■ **Ihre Aufgaben**:
1. Geben Sie aus dem Auszug über Christine Lambrecht alles von „Gegengewicht zu den“ bis hinunter zu „in der Hauptstadt.“ wortgetreu wieder.
2. Führen Sie den Auszug über Christine Lambrecht ab der Stelle fort, an der er endet.

■ **Zu lesender Auszug**:
::::
Christine Lambrecht, Sozialdemokratin, ehemals auch Justiz- und Sozialministerin, wusste um die gute Gelegenheit. Länger schon fühlte die gerade als Verteidigungsministernde eingesetzte 57-Jährige sich unter Wert verraten und verkauft, schlecht geredet und missachtet. Es mangelte ihr an Respekt, wo sie doch mitten Krieg eine Bundeswehr sanieren sollte, die sie in einem Zustand übernommen hatte, in dem die Truppe nicht einmal Kötschenbroda gegen die Tschechen halten könnte, kämen die auf den Einfall, einzufallen. 

Lambrecht stellte sich vors Brandenburger Tor und machte ihrem wunden Herzen in einer kleinen, improvisierten Rede Luft. Das mit dem Krieg sei schon schlimm. Aber auch eine gute Gelegenheit, viele neue, nette Leute kennenzulernen. Hinter ihr explodierten zünftig die ersten Böller. Vor den Bildschirmen draußen im Land, so zumindest wurde es später berichtet, erlitten Geflüchtete beim Anschauen posttraumatische Schocks.

Gegengewicht zu den Berlin-Krawallen

Das hätte sich natürlich versendet, wäre nicht ausgerechnet in Berlin ein Böllerwagen brennend und brandschatzend durch die heile Parallelwelt des heiligen Wirschaffendas gefahren. Lambrecht musste zusehen, wie ihr kleiner Wackelfilm zum Gegengewicht der großen Randale wurde. Ehe noch die Bundesregierung die Erstellung eines genauen Lagebildes zum Berlin-Krawall für die kommenden Monate und Jahre ankündigen konnte, übertraf die "Entrüstung" (Tagesschau) über die "Neujahrsbotschaft inmitten von Böllern" die Aufregung über die brutale Polizeigewalt gegen feiernde Jugendliche in der Hauptstadt.

Es war der letzte Knacks, den das Selbstbewusstsein der Christine Lambrecht abbekam. Die Frau, die stets treu gedient hatte, egal wo die Partei sie hinstellte, fühlte sich nun als Medienopfer. Hatte nicht gute Genossen in Kiew mit Sekt auf den Sieg angestoßen? War es nicht der Kanzler gewesen, der die Lieferung von Schwerenwaffen verweigert, verzögert und verdünnt hatte? Zählte denn ihre schnelle Entscheidung, bereits in den ersten Stunden des Krieges 5.000 Helme an die Verteidiger der Freiheit zu liefern, gar nichts mehr?
::::
(Gesammelte Daten)

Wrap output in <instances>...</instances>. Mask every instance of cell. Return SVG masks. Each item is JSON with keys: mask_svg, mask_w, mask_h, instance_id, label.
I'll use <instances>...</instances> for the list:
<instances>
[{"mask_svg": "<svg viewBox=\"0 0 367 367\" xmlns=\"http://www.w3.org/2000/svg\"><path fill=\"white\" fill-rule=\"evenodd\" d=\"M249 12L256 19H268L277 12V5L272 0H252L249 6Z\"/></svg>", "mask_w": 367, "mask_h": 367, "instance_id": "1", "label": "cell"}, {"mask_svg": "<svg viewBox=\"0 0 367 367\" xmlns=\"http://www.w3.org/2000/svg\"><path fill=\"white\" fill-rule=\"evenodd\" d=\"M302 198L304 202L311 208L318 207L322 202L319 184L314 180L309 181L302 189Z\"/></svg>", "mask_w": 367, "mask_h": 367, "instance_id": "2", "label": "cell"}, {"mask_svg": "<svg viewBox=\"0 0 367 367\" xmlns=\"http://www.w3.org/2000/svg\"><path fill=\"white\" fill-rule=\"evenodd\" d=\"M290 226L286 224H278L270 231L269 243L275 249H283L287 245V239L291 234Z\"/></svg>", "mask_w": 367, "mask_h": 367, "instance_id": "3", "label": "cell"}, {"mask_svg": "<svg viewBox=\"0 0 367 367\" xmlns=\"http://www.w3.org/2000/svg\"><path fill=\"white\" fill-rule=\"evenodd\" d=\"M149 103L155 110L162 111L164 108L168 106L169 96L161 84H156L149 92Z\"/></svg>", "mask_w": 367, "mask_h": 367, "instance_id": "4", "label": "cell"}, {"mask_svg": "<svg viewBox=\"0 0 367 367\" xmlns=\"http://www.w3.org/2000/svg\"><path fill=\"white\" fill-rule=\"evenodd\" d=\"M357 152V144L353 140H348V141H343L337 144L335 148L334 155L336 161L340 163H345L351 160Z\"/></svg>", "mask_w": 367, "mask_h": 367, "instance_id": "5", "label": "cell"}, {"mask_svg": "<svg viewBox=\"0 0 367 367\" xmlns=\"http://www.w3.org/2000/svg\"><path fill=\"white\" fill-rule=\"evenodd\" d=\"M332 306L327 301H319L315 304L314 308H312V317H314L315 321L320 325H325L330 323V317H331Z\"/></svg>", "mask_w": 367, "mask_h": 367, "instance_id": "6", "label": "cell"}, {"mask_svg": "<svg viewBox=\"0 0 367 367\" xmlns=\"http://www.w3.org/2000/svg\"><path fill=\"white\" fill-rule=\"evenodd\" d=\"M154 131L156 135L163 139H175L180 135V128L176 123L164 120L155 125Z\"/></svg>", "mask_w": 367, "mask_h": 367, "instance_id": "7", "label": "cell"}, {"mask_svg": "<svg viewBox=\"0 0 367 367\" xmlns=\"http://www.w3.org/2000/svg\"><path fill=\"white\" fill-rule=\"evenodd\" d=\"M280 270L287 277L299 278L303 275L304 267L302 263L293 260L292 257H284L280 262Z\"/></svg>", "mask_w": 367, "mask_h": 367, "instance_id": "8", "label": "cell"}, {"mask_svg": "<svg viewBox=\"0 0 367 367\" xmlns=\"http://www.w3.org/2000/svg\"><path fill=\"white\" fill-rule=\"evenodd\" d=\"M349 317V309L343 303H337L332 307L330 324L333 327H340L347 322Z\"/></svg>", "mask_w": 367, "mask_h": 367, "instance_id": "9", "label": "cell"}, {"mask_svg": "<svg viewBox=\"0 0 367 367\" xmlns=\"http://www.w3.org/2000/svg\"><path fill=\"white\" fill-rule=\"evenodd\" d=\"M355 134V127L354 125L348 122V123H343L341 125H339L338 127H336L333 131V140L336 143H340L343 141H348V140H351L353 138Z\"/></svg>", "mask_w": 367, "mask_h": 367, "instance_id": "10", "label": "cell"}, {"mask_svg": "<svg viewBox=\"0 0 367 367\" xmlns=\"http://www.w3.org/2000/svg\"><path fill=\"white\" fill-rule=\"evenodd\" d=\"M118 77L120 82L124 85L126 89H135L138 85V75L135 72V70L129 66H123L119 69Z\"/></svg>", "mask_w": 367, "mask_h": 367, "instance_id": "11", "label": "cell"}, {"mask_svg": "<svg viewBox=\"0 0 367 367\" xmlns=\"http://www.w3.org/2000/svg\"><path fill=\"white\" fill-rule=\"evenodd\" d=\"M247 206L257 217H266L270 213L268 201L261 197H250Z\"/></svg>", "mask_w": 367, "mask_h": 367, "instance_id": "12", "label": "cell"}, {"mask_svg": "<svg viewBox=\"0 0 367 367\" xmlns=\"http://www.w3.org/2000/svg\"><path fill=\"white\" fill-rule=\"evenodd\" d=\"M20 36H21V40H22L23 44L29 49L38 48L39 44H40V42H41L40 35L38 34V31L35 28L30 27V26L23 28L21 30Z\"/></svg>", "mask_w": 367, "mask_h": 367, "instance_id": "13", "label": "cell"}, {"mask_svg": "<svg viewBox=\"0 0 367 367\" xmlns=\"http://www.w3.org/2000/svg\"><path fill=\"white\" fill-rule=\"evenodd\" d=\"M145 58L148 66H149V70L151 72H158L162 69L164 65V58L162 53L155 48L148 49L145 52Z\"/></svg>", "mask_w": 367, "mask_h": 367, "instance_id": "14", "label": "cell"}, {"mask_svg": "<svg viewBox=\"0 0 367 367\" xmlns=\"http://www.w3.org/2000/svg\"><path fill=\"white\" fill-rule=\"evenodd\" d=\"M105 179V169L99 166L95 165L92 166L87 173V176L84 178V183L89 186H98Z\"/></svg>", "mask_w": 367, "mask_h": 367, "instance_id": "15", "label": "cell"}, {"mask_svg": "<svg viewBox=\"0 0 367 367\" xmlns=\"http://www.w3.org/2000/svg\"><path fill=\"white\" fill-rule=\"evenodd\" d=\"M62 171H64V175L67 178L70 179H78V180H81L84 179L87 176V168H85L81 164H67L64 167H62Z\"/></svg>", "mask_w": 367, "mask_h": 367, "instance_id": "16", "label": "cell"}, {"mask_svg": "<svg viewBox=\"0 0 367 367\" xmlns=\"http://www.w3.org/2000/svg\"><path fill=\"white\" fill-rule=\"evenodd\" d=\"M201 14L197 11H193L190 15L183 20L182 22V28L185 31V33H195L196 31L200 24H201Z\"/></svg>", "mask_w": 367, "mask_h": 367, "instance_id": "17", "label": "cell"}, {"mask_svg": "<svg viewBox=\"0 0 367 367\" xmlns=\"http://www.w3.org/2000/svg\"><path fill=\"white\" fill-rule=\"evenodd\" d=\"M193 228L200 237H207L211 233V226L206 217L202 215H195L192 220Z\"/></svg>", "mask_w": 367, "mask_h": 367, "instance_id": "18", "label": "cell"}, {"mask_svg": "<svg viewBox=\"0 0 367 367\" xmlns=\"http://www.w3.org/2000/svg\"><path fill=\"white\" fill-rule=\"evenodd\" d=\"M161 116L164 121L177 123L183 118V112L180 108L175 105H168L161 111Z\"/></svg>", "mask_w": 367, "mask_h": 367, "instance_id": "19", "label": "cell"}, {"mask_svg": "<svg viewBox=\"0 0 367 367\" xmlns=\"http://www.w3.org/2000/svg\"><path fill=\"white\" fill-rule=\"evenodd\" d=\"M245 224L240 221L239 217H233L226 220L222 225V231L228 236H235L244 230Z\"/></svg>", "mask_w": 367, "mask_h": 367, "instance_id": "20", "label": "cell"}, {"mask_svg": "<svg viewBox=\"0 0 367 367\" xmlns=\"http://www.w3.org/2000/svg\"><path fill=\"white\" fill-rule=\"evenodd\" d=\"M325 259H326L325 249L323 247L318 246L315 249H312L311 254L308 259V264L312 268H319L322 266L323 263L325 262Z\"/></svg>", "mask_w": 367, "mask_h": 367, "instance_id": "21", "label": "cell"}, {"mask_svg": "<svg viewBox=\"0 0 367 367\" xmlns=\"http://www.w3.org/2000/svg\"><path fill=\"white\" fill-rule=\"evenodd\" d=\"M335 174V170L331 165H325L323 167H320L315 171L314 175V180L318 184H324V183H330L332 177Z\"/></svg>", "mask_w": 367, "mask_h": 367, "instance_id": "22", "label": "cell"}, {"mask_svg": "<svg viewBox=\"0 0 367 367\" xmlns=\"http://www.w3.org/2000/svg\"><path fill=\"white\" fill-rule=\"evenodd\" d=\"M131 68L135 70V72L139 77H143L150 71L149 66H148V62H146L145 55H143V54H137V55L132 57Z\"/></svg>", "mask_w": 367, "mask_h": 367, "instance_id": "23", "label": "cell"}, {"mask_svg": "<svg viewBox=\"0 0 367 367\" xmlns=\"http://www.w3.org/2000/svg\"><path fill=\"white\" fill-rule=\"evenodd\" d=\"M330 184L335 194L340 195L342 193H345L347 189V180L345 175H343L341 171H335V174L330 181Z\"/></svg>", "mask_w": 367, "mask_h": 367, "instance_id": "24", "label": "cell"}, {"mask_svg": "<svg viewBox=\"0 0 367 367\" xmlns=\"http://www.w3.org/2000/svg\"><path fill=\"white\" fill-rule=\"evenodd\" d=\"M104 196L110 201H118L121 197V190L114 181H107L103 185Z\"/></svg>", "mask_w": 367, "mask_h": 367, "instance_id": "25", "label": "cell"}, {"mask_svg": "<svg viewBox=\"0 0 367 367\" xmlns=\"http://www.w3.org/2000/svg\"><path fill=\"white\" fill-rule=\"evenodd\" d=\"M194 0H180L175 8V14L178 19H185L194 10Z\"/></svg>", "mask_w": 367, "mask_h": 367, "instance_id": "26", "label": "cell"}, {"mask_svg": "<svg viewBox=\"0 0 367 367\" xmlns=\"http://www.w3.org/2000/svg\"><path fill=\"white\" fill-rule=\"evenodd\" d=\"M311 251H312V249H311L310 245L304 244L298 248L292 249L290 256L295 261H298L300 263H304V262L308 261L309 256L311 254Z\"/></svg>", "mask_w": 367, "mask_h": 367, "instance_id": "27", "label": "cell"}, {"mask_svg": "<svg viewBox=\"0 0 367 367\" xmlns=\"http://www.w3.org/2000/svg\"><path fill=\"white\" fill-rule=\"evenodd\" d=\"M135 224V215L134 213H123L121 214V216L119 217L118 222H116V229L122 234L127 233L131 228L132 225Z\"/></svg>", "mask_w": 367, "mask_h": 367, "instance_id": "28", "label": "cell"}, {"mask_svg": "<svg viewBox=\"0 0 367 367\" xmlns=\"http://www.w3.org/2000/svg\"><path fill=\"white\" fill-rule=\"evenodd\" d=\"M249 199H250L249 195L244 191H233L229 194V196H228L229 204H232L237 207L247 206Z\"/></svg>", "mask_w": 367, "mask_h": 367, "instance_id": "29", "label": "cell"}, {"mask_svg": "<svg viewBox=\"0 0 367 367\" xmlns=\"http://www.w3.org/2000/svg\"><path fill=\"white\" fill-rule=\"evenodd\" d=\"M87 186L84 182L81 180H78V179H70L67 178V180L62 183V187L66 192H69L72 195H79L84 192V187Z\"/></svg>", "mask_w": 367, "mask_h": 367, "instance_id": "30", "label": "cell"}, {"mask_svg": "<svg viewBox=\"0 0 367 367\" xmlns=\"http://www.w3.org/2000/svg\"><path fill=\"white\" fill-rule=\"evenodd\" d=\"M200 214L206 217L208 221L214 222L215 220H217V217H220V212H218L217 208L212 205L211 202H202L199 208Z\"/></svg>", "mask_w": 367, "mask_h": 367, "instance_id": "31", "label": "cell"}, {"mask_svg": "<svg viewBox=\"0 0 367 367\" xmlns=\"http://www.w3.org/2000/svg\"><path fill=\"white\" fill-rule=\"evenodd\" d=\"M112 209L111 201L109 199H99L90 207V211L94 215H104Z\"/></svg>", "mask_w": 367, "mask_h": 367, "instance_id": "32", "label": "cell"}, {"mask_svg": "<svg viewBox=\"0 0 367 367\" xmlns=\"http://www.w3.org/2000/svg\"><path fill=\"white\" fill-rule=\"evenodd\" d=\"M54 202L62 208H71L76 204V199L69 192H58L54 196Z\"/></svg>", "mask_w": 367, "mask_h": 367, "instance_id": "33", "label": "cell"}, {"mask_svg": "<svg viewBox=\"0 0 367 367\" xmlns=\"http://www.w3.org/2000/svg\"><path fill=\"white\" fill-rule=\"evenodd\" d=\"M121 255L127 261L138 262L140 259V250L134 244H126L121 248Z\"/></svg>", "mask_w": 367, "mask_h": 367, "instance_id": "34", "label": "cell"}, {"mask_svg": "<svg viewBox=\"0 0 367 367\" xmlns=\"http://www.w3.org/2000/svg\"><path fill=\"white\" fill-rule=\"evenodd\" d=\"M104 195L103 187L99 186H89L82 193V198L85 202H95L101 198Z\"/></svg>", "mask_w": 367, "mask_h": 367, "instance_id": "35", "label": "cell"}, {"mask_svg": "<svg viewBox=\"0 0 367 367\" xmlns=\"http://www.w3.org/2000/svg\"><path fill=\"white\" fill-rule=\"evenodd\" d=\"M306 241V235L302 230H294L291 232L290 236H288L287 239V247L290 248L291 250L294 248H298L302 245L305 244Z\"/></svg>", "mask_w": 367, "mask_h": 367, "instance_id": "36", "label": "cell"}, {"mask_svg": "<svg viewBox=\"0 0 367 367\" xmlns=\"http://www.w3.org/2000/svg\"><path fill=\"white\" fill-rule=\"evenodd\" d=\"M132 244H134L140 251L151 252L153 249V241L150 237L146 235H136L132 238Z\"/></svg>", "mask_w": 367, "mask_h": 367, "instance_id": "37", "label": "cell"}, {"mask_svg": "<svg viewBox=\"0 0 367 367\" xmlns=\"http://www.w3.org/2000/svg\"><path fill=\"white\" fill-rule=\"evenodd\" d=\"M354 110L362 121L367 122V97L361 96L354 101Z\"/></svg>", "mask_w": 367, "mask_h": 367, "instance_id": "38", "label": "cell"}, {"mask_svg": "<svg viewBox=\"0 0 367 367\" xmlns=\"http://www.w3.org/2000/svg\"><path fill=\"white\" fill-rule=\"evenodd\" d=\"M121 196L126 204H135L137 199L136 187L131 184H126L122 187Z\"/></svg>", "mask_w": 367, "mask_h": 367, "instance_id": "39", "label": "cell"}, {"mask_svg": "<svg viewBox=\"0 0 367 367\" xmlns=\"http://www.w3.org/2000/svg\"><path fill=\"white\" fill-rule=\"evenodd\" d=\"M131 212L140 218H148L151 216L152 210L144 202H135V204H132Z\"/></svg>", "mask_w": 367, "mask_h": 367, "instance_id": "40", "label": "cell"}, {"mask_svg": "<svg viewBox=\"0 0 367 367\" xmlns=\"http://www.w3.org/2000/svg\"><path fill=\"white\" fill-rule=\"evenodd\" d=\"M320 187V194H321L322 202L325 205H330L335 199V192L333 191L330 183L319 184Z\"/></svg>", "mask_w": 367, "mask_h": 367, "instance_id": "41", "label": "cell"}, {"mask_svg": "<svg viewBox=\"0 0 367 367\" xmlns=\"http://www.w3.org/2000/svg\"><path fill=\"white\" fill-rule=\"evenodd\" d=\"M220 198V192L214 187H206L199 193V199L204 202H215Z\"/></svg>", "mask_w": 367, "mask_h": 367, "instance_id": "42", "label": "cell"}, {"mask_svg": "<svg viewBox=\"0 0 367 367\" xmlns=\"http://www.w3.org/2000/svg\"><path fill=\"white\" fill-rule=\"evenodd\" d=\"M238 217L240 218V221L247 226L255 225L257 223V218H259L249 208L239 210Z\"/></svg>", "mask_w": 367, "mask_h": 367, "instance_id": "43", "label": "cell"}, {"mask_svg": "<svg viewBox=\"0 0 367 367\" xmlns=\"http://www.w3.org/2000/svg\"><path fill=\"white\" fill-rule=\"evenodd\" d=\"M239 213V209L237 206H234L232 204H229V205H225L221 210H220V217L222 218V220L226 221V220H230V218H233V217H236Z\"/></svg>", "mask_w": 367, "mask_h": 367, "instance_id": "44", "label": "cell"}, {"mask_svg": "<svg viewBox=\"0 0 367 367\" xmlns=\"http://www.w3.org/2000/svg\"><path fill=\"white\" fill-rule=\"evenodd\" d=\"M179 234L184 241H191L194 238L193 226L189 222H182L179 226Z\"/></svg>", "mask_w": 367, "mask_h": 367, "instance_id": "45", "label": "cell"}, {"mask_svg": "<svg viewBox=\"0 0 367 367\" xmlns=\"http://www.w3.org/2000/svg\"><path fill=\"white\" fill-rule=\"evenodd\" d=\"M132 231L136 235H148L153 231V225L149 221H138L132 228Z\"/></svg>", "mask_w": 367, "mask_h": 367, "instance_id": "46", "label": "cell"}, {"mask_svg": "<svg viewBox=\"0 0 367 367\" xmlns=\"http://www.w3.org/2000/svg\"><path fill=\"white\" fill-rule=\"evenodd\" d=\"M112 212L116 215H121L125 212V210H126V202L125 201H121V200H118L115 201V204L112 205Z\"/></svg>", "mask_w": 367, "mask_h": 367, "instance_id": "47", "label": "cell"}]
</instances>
::::
■ **Antworten je Aufgabe**:
1.
Gegengewicht zu den Berlin-Krawallen

Das hätte sich natürlich versendet, wäre nicht ausgerechnet in Berlin ein Böllerwagen brennend und brandschatzend durch die heile Parallelwelt des heiligen Wirschaffendas gefahren. Lambrecht musste zusehen, wie ihr kleiner Wackelfilm zum Gegengewicht der großen Randale wurde. Ehe noch die Bundesregierung die Erstellung eines genauen Lagebildes zum Berlin-Krawall für die kommenden Monate und Jahre ankündigen konnte, übertraf die "Entrüstung" (Tagesschau) über die "Neujahrsbotschaft inmitten von Böllern" die Aufregung über die brutale Polizeigewalt gegen feiernde Jugendliche in der Hauptstadt.

2.
Menetekel aus der Aufmerksamkeitskurve

Der kleine Haken in der Aufmerksamkeitskurve, versehen mit ihrem Namen und kaum höher als ähnliche Zacken, die Kabinettskollegen wie Scholz, Lindner, Habeck und Baerbock hatten erleben dürfen, er wurde für die "Pannen-Ministerin" (Bild)  zum Menetekel. Lambrecht wollte nicht mehr und sie hatte noch nie gekonnt, sie hatte ja nicht einmal mehr gedurft, seit ihr der Bundeskanzler die Last der Entscheidungen, wofür die 100 Milliarden Zeitenwendegeld ausgegeben werden sollten, abgenommen hatte. 

Die "monatelange mediale Fokussierung auf meine Person lässt eine sachliche Berichterstattung und Diskussion über die Soldatinnen und Soldaten, die Bundeswehr und sicherheitspolitische Weichenstellungen im Interesse der Bürgerinnen und Bürger Deutschlands kaum zu", rechnet sie in ihrer Rücktrittserklärung mit all denen in den Redaktionen der Leitmedien ab, die immer gegen sie waren, obwohl der Kanzler doch hinter ihr stand.  Damit die "wertvolle Arbeit der Soldatinnen und Soldaten und der vielen motivierten Menschen im Geschäftsbereich" wieder "im Vordergrund" stehen könne, stelle sie ihr Amt zur Verfügung.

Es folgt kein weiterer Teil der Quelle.